The inter-laboratory variations which are in the quality controlled, analytically acceptable range may have impact on the result of FT and can lead to significant discordance between histology and FT score.  In addition, FT has some other limitations in several medical conditions, such as Gilbert's syndrome, hemolysis, renal failure, inflammatory conditions and biliary obstruction.  More independent validation of FT in Hepatitis C and other less studied diseases is required since there are only a few studies that have assessed FT other than the French study group pioneering research in this area. FT has no up-front cost, but is associated with recurring cost for each use, whereupon the test may prove costly if utilized for follow up and monitoring. Finally, there is a significant delay entailed in reporting of the results of the biochemical tests that form part of the mathematical model of FT.
Concerns regarding serum markers
It is worthwhile to consider some of the concerns pertaining to FT and other serum markers regarding adoption in routine clinical practice in the assessment of liver fibrosis instead of LB. , Firstly, none of these serum markers is liver specific, and reflect the inflammatory process and not fibrosis.
Secondly, these markers have a relatively good prediction for the extremes of fibrosis stage, which may help sometimes in the treatment decision, but nonetheless, have a poor performance in correctly classifying the intermediate stages. Therefore, this factor will limit their use in longitudinal studies for the purpose of studying liver fibrosis progression, especially if their results were accepted for treatment decision.
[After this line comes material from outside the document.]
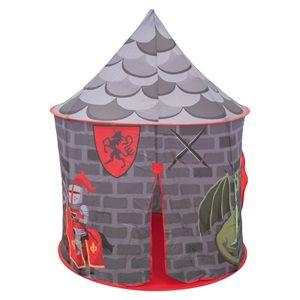 """Детска къщичка/детска палатка """"Замък""""-100x100x135 см."""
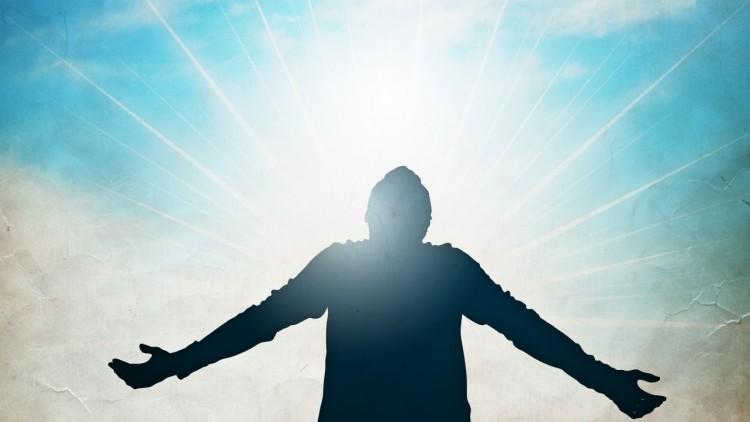 Batismo no Espírito na práxis da Renovação Carismática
Additionally, these markers need to be validated in different clinical settings. The rationale is that the predictive value of any test is affected by the prevalence of the disease. So the clinical utility of these markers is critically affected by the prevalence of fibrosis in the population being investigated and almost all published studies have been performed in a tertiary-care setting.
Moreover, it is likely that the result of these markers, whether used individually or in combination, will be affected by the difference in the assays used. At present, the recommendation is that the methods used to measure serum markers should be identical to those reported in the original publication. However, as these tests become routinely available and regularly performed in real-life practice, it is possible that these aspects will be brought into greater focus.
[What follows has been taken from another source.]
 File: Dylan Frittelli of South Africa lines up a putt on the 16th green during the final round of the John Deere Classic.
Finally, a major shortcoming of the existing literature is the failure to demonstrate the cost-effectiveness of these measures. This is vital since erroneous results may lead to unnecessary treatment of patients with mild disease or withholding of treatment from those with advanced disease who may go on to develop costly complications. Moreover, costs are likely to be inflated due to the tendency of physicians to perform repeated assessments using these noninvasive measures (e.g., up to every 6-12 months as recommended by the FT developers).
FibroScan (FS) or transient elastography is a novel technique for measurement of liver stiffness. This is a rapid, non-invasive technique that utilises low frequency vibration and ultrasound to assess the stiffness of liver tissue. FS has good prediction of cirrhosis however, performance is less in mild to intermediate stages of fibrosis. 
A recent systematic review evaluated the accuracy of FT and FS in HCV patients. The AUROCs for the prediction of significant fibrosis (stages 2-4) for FT and FS were 0.81 (95% [confidence interval] CI: 0.78-84) and 0.83 (95% CI: 0.03-1.00), respectively. The sensitivity and specificity of FT at a threshold of 0.60, were 47% (35-59%) and 90% (87-92%). For FS (threshold approximately 8 kPa), corresponding values were 64% (50-76%) and 87% (80-91%), respectively. Better result was obtained for prediction of cirrhosis, with the AUROCs for FS and FS were 0.90 (95% CI not calculable) and 0.95 (0.87-0.99), respectively.  Discordance of at least two stages between transient elastography and histological assessment were observed in 28 (11%) of the 254 consecutive patients with liver biopsy of at least 15 mm, in a multivariate analysis, fibrosis stage (F0-F2 versus F3-F4) and the ratio interquartile range/median value of liver stiffness measurement (IQR/M) were associated with discordances (P<0.05). 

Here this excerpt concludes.